A Toronto woman captured video when she looked into her backyard and was confronted with a bizarre sight: a squirrel holding a knife.

https://www.upi.com/Odd_News/2021/0...wielding-squirrel-in-back-yard/9701611265002/


----------



## hollydolly (Jan 23, 2021)

Hahaha.. well if ever there was a Headline to make you look twice...this is one ...


----------



## Aunt Marg (Jan 23, 2021)

ROFLMAO!

Thanks for this, Robert, it's my laugh of the day!


----------



## Judycat (Jan 23, 2021)

Put down the knife and back away, slowly.


----------



## Becky1951 (Jan 23, 2021)

Hand over the nuts and no one gets hurt.


----------



## jujube (Jan 23, 2021)

I just hope my squirrels never hear about this.....


----------



## Ceege (Jan 23, 2021)

Judycat said:


> Put down the knife and back away, slowly.

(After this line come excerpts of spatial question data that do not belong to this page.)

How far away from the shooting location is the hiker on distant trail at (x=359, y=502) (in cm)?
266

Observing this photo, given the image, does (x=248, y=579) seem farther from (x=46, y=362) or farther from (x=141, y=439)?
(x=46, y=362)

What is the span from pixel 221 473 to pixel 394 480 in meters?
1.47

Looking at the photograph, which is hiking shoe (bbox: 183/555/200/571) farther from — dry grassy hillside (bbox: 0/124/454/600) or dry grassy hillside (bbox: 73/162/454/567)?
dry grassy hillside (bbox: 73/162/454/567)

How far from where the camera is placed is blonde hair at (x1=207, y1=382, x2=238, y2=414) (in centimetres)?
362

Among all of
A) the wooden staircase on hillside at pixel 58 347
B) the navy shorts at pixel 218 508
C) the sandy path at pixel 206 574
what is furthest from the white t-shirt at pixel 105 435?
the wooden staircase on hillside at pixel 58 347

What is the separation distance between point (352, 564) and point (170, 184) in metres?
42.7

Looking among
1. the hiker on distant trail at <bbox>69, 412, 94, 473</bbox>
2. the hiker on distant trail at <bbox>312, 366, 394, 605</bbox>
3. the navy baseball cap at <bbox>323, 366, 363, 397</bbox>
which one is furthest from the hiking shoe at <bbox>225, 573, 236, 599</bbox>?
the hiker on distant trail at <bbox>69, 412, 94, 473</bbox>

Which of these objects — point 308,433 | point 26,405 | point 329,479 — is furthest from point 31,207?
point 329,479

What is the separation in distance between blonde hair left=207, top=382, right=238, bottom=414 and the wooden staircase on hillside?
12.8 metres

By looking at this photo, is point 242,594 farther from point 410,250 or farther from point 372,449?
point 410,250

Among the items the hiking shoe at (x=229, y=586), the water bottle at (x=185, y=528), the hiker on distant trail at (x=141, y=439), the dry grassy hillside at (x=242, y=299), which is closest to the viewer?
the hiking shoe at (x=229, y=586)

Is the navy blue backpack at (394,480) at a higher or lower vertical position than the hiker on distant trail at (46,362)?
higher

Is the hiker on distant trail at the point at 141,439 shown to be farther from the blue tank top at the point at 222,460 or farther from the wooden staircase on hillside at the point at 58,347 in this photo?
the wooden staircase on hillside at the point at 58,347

These squirrels are really getting out of control.





 via @YouTube

What's next?  Robbing banks?


----------



## OneEyedDiva (Jan 24, 2021)

Funny post and funny replies!  @jujube I hope our neighborhood squirrel (who likes hanging out on my patio) doesn't get wind of this either!


----------



## Pecos (Jan 24, 2021)

It looks like he is trimming his nails.


----------